Tekstfragment =
____________________

Op 27 augustus 2009 hebben beide partijen producties naar de rechtbank gezonden. Daar bevindt zich een verweerschrift met bijlagen bij dat door gedaagde op voorhand naar de rechtbank is gezonden.
De zaak is behandeld ter terechtzitting van 28 augustus 2009. Ter zitting zijn verschenen:
- eisers, alsmede B vergezeld door mr. Slump,
- de heer Nijboer, locatiedirecteur van gedaagde vergezeld door mr. Schutten.
De standpunten zijn toegelicht.
Op 1 en 2 september 2009 zijn er, zoals ter zitting was afgesproken, wederom producties door gedaagde in het geding gebracht.
Op 3 september 2009 hebben eisers schriftelijk op deze producties gereageerd.
Het vonnis is nader bepaald op vandaag.
De beoordeling van het geschil en de motivering van de beslissing
1. In deze zaak staat het navolgende vast.
Gedaagde bestuurt een scholengemeenschap voor bijzonder onderwijs en verzorgt voortgezet onderwijs op 50 schoollocaties voor ongeveer 35.000 leerlingen. Gedaagde houdt op één van haar scholen, het X, locatie Lyceumstraat, een HAVO-afdeling in stand. B., minderjarige dochter van eisers, volgt sinds het schooljaar 2004-2005 onderwijs bij het X. Zij is in dat schooljaar gestart in de brugklas VMBO/HAVO. Na 2 jaren brugklas heeft B haar schoolloopbaan voortgezet in klas 3 van het VMBO, locatie Potskampstraat. B heeft afgelopen schooljaar haar diploma VMBO, theoretische leerweg, behaald. Haar gemiddelde eindexamencijfer was een 6,3 met een 7,9 voor Nederlands en een 6,4 voor wiskunde. B heeft klas 3 VMBO afgesloten met een onvoldoende voor geschiedenis. Eisers hebben tot mei 2009 het plan gehad om te verhuizen naar Hardenberg, waarna B haar schoolopleiding bij het Vechtdalcollege in Hardenberg zou voortzetten. In mei 2009 hebben eisers besloten dat de verhuizing naar Hardenberg niet door zou gaan, waarna B te kennen heeft gegeven graag haar schoolopleiding bij het X te willen voortzetten. B heeft op dat moment verklaard bij het X de HAVO-opleiding te willen volgen. Het X heeft op 22 juni 2009 per email aan eisers laten weten dat B niet toegelaten kan worden op de HAVO wegens haar profiel en haar onvoldoende voor geschiedenis in het derde jaar VMBO. Het X hanteert voor leerlingen die willen doorstromen overstapnormen die staan vermeld in de “Regeling overstap 4 VMBO-4 HAVO X 2007”. Dat zijn normen waaraan een leerling dient te voldoen alvorens hij of zij kan doorstromen van 4 VMBO naar 4 HAVO.

____________________

Materiaal =

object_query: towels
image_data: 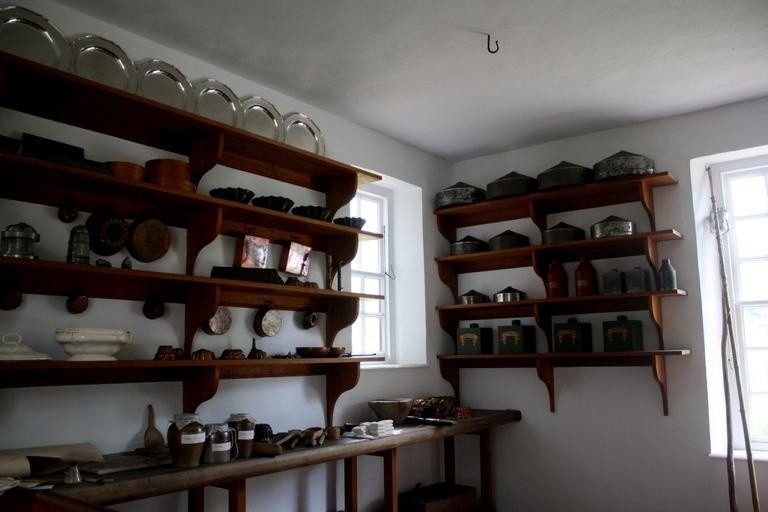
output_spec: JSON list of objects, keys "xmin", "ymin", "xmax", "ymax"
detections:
[{"xmin": 359, "ymin": 420, "xmax": 394, "ymax": 436}]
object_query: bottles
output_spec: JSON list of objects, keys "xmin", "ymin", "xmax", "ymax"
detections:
[
  {"xmin": 546, "ymin": 253, "xmax": 678, "ymax": 294},
  {"xmin": 163, "ymin": 409, "xmax": 274, "ymax": 467}
]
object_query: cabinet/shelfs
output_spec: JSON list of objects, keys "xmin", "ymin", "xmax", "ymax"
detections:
[
  {"xmin": 191, "ymin": 110, "xmax": 385, "ymax": 431},
  {"xmin": 2, "ymin": 50, "xmax": 190, "ymax": 423},
  {"xmin": 433, "ymin": 170, "xmax": 692, "ymax": 416}
]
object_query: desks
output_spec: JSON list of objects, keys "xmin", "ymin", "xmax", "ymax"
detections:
[{"xmin": 12, "ymin": 408, "xmax": 522, "ymax": 512}]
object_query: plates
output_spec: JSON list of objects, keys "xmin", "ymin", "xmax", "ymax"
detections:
[
  {"xmin": 242, "ymin": 95, "xmax": 286, "ymax": 142},
  {"xmin": 71, "ymin": 34, "xmax": 138, "ymax": 92},
  {"xmin": 137, "ymin": 59, "xmax": 196, "ymax": 113},
  {"xmin": 1, "ymin": 5, "xmax": 71, "ymax": 72},
  {"xmin": 285, "ymin": 112, "xmax": 325, "ymax": 156},
  {"xmin": 194, "ymin": 79, "xmax": 245, "ymax": 129}
]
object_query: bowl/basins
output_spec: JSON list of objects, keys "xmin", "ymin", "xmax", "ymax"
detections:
[
  {"xmin": 293, "ymin": 346, "xmax": 346, "ymax": 357},
  {"xmin": 367, "ymin": 397, "xmax": 414, "ymax": 425},
  {"xmin": 210, "ymin": 185, "xmax": 369, "ymax": 230},
  {"xmin": 154, "ymin": 343, "xmax": 248, "ymax": 359}
]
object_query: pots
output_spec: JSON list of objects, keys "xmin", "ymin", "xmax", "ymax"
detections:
[
  {"xmin": 84, "ymin": 210, "xmax": 129, "ymax": 257},
  {"xmin": 126, "ymin": 216, "xmax": 173, "ymax": 265},
  {"xmin": 255, "ymin": 299, "xmax": 284, "ymax": 340},
  {"xmin": 201, "ymin": 303, "xmax": 233, "ymax": 337}
]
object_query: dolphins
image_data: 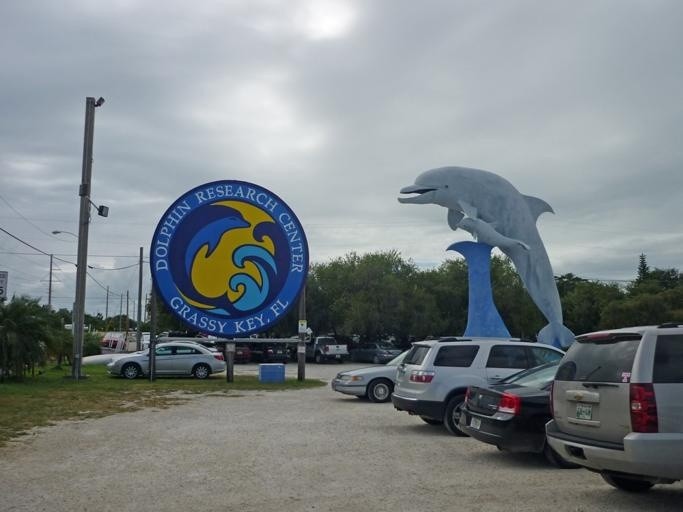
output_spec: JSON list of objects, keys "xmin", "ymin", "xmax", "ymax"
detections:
[{"xmin": 398, "ymin": 167, "xmax": 575, "ymax": 352}]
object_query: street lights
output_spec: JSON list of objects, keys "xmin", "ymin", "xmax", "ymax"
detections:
[
  {"xmin": 70, "ymin": 95, "xmax": 111, "ymax": 381},
  {"xmin": 51, "ymin": 229, "xmax": 78, "ymax": 238}
]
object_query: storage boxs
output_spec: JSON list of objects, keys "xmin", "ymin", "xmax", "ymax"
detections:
[{"xmin": 259, "ymin": 364, "xmax": 285, "ymax": 382}]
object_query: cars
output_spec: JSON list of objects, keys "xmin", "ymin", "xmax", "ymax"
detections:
[{"xmin": 101, "ymin": 330, "xmax": 298, "ymax": 379}]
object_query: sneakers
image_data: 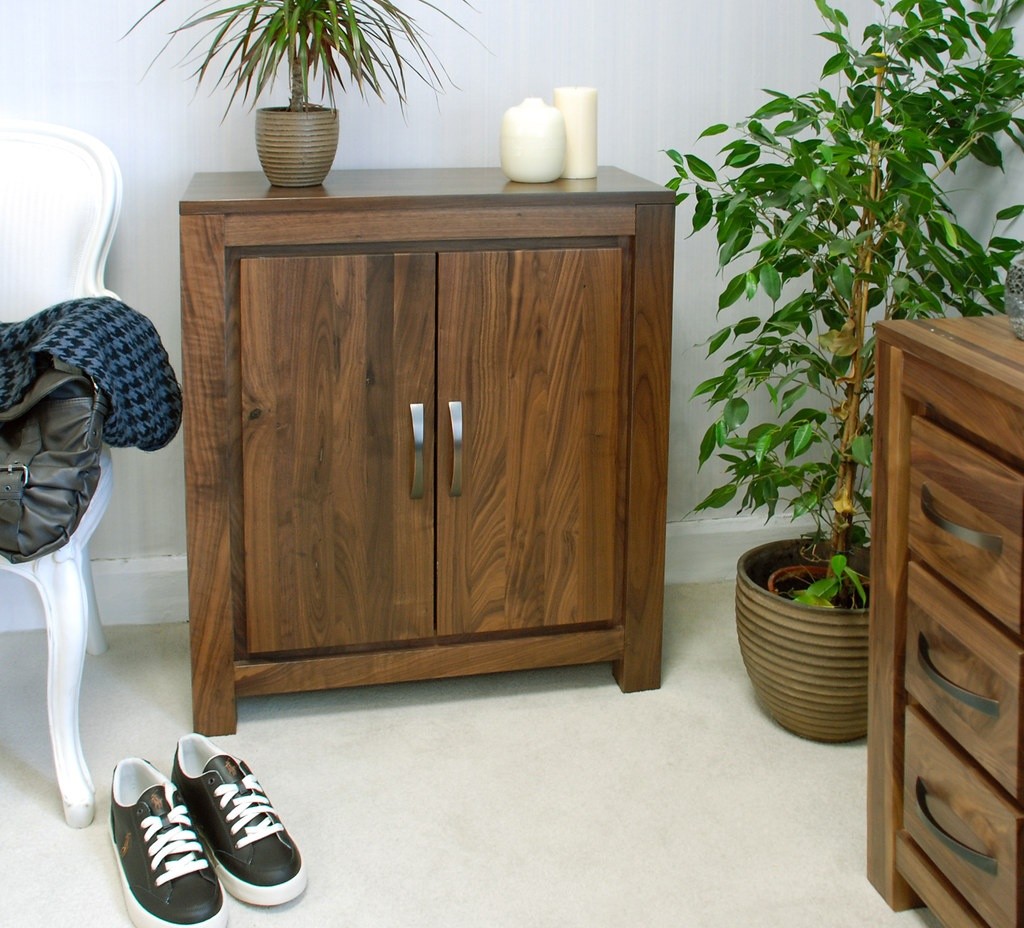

____________________

Opdrachten =
(a) Neem de passage uit het tekstfragment letterlijk over, van "Op 27 augustus" tot en met "het geding gebracht.", beide inbegrepen.
(b) Welke schoolvakken worden in het tekstfragment genoemd?

Verwachte antwoorden =
(a)
Op 27 augustus 2009 hebben beide partijen producties naar de rechtbank gezonden. Daar bevindt zich een verweerschrift met bijlagen bij dat door gedaagde op voorhand naar de rechtbank is gezonden.
De zaak is behandeld ter terechtzitting van 28 augustus 2009. Ter zitting zijn verschenen:
- eisers, alsmede B vergezeld door mr. Slump,
- de heer Nijboer, locatiedirecteur van gedaagde vergezeld door mr. Schutten.
De standpunten zijn toegelicht.
Op 1 en 2 september 2009 zijn er, zoals ter zitting was afgesproken, wederom producties door gedaagde in het geding gebracht.

(b) Nederlands, wiskunde, geschiedenis